Quello che i senatori gli contesteranno sono modi e costi degli interventi. Per quanto potenzialmente burrascosa, l'audizione difficilmente finirà con una bocciatura. Molti senatori faranno la voce grossa: gli elettori sono esasperati. Il presidente della commissione, il democratico Christopher Dodd del Connecticut, è il suo avversario nell'interrogatorio, ma solo sulla carta.
Al momento, su un totale di oltre 14mila miliardi di dollari messi in campo - non tutti spesi, spesso prestiti e garanzie - per combattere la crisi, 12.200 sono andati al settore finanziario e 1.820 all'economia e alle famiglie. Della fetta maggiore, poco meno della metà è gestita dalla Fed, che ha in mano il nerbo del pacchetto di salvataggio. Sono prestiti al sistema arrivati a un massimo di 8.224 miliardi e scesi per il rimborso a partire da marzo di alcuni prestiti e per la fine di alcuni programmi. Poiché il collaterale accettato per molti dei prestiti è di dubbio valore, alla fine ci sarà un costo vivo per la Fed, difficile da quantificare, ma consistente.
Diventata di fatto un braccio del Tesoro, di cui sottoscrive parte del debito come non faceva dal periodo postbellico, la Fed farà fatica a sottrarsi a controlli che ora il Congresso le vuole imporre (si veda l'editoriale di Luigi Zingales pubblicato sul Sole 24 Ore il 1° dicembre).
Tuttavia un episodio aiuta a capire come difficilmente Bernanke potrà essere torturato e come le responsabilità siano condivise. Con Christopher Dodd, per incominciare.
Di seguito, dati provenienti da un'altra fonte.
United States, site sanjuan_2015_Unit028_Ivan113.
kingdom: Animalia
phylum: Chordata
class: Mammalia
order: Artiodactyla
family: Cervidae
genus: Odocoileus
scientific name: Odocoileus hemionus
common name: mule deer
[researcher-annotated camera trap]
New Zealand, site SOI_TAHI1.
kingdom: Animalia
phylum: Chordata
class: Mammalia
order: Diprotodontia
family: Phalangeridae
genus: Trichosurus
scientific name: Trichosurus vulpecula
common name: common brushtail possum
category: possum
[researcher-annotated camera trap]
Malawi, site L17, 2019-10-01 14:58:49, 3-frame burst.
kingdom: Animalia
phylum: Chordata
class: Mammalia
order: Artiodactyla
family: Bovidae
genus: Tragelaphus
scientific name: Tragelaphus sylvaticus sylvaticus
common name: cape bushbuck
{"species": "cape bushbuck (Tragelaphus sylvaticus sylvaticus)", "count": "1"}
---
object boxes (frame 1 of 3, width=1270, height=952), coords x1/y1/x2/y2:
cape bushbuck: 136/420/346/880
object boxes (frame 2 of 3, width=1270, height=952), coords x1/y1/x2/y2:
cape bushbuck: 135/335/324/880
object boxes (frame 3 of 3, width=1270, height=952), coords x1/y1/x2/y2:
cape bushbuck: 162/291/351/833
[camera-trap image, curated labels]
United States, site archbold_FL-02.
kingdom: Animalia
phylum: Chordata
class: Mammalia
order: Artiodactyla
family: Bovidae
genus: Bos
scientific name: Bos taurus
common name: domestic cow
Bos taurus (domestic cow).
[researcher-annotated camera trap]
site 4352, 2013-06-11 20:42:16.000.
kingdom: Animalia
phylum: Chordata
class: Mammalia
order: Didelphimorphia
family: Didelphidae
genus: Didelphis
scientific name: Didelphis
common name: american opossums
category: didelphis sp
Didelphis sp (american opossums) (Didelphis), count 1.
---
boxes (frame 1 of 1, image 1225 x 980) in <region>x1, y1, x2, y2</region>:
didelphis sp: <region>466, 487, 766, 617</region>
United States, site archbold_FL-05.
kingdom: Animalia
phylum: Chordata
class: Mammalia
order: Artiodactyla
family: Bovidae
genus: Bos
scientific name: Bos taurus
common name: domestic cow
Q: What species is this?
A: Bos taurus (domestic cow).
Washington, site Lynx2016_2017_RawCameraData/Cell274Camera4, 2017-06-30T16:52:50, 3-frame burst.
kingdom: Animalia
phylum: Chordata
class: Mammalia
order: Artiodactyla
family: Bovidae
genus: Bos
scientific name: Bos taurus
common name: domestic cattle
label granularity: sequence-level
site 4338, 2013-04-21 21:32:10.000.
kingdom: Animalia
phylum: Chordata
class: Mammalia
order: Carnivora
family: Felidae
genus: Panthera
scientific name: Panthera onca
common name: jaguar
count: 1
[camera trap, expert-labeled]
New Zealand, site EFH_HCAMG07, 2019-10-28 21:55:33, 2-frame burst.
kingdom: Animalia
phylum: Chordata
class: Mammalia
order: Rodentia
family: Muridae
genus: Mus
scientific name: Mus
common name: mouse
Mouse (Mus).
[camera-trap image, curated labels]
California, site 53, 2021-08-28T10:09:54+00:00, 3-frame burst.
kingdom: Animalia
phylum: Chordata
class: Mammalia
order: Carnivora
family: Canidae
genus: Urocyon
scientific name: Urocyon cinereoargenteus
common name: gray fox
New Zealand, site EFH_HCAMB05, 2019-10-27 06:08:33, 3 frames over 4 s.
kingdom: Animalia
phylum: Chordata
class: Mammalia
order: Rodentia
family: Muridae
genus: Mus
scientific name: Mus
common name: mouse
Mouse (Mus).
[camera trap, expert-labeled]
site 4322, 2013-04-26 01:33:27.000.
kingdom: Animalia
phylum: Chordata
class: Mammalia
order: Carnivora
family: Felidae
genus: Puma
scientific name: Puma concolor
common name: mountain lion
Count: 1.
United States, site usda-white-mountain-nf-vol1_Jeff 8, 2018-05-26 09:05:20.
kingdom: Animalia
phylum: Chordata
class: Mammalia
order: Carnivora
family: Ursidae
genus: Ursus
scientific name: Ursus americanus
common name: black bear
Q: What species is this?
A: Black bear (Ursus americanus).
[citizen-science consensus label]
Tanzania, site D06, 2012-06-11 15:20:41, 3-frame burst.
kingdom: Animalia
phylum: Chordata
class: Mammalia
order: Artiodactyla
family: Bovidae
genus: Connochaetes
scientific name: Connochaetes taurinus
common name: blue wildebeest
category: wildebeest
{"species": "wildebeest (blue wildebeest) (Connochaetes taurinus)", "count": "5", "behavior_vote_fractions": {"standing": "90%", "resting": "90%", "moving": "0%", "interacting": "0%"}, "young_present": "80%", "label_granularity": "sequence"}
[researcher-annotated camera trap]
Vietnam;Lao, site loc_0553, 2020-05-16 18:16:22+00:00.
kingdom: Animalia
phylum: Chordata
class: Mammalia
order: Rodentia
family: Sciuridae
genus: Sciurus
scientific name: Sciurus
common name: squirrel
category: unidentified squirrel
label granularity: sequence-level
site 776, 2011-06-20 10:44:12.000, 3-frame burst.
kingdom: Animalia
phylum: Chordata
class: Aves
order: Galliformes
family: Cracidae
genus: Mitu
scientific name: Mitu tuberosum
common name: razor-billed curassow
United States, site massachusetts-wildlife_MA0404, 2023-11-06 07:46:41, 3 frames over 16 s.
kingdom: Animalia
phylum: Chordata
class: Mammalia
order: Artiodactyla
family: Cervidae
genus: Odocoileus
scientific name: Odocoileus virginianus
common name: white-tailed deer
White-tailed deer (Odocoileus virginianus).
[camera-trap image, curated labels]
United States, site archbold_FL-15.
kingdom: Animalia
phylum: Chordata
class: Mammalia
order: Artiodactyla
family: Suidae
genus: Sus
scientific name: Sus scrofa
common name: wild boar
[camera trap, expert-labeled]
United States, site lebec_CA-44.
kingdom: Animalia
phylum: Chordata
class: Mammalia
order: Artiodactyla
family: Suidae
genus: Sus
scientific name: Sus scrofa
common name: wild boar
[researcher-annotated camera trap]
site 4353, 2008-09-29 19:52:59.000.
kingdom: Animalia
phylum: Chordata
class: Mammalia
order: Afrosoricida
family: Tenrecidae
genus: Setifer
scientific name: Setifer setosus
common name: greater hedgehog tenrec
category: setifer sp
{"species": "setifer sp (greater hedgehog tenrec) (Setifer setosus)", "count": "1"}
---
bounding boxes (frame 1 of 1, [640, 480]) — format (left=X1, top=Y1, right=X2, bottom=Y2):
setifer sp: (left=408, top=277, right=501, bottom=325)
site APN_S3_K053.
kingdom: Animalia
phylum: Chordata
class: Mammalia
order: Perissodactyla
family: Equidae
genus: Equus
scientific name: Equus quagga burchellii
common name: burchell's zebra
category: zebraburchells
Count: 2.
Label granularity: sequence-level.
Riguarda un codicillo inserito nel '91, alla chetichella e in fretta, e mentre i senatori stavano partendo per il Thanksgiving, e che allargava per la prima volta dal '53 alle finanziarie non-banche commerciali, quelle d'investimento per prime, la protezione della Fed. Dopo il crack di Borsa dell'ottobre '87, Wall Street aveva paura. Il suo avvocato di fiducia, Rodgin Cohen, si dava da fare. E Christopher Dodd metteva il codicillo che ha salvato Wall Street, usato 19 volte dal marzo 2008 (Bear Stearns), e costato alcune migliaia di miliardi di dollari.
Dodd, che deve affrontare a novembre 2010 una difficile rielezione in Connecticut, è autore di un progetto di riforma che non asseconda il desiderio della Fed, e del Tesoro, di vedere la banca centrale in posizione di preminenza nel rinnovato sistema di regolazione dei mercati. Il Congresso vuole imbrigliare la Fed. Il pubblico vuole sapere di più sugli impegni finanziari presi, come e perché. Teme per il dollaro. Spira un'aria populista nel paese, contro the best and the brightest. Secondo i programmi dell'amministrazione Obama, avallati dalla Fed, dovrebbe esserci una ripresa che i dati rilevano, ma l'occupazione no. In molti ricordano quando Bernanke, nell'aprile 2007, difendeva l'innovazione finanziaria che distribuisce meglio il rischio, diceva, e porta più stabilità. Non è andata così.